But he clearly has a battle on his hands. “No longer can they say that these are isolated incidents of violence carried out by stone-throwing anarchists,” said Makis Papadopoulos, who owns a popular tourist store in the capital’s historic Plaka district where shopkeepers were fearfully boarding up premises.

“People are being pushed to the hunger line. With the intervention of the IMF things have changed. We now have an explosion situation and no one knows what the limits of Greeks are, how far people will go to vent their spleen.” Resolution, say some, will only come with a root-and-branch clean up of Greece’s corrupt political system.

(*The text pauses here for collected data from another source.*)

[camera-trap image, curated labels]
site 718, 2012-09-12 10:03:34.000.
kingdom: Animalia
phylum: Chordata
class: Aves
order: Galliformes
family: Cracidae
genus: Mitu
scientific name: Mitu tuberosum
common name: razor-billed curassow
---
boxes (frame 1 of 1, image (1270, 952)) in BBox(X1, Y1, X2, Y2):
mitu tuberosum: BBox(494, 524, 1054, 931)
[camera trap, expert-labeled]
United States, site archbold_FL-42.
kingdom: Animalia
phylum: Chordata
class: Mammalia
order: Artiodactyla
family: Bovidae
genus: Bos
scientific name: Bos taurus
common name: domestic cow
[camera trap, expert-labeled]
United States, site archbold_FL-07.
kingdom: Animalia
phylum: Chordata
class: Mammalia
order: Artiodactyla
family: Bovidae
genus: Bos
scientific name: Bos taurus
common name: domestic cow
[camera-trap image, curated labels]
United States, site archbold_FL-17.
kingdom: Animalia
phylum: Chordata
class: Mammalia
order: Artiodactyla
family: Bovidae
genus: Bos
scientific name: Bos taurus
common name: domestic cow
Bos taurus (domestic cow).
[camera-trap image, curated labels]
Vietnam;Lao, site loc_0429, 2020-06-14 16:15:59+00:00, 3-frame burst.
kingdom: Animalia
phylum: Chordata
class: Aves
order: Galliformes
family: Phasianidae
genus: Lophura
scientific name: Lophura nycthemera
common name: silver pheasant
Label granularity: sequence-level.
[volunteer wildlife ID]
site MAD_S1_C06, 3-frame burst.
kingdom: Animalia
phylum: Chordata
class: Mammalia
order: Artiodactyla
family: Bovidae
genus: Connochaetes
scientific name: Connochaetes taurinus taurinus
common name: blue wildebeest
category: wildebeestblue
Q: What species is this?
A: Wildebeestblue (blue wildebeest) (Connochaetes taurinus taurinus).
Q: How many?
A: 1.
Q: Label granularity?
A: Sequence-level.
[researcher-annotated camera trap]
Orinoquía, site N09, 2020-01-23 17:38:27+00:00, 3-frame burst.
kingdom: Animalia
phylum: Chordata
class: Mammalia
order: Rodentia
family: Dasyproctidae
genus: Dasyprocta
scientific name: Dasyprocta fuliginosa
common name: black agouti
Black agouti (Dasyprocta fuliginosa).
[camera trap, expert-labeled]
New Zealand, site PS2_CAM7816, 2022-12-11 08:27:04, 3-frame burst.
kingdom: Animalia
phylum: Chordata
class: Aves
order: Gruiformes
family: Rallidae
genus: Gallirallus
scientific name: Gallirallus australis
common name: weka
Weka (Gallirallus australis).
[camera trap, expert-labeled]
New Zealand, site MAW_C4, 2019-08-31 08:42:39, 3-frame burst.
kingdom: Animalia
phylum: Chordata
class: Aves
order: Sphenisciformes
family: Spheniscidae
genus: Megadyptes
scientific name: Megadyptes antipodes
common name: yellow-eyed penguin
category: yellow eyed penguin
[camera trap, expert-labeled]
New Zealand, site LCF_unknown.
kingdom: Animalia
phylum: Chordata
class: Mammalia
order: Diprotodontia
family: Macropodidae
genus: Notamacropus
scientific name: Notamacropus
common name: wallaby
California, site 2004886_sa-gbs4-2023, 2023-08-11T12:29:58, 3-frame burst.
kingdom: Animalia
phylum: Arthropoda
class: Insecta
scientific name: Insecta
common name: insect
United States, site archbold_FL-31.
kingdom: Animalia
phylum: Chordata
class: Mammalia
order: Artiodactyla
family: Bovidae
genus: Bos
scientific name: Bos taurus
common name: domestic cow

The words “corrupt political system” mark the introduction of that favorite bogeyman, the vague They. ‘They’ are forcing the people into austerity. ‘They’ is the term of choice when ideologues don’t want to be specific. “Rich nations”, “the IMF”, “the usurious Americans”, “juntas”, “Bosses”, “fat cats” etc, will be excoriated, as doubtless they should be. And in the fire and smoke, literal in the case of Greece, the culpable idea of promising something for nothing will hide in the sooty shadows. It will be the old “Wall Street” versus “Main Street” meme again, without ever mentioning the inconvenient fact that the protesters on Main Street borrowed from Wall Street in the first place to fund a dream that has now turned into a nightmare.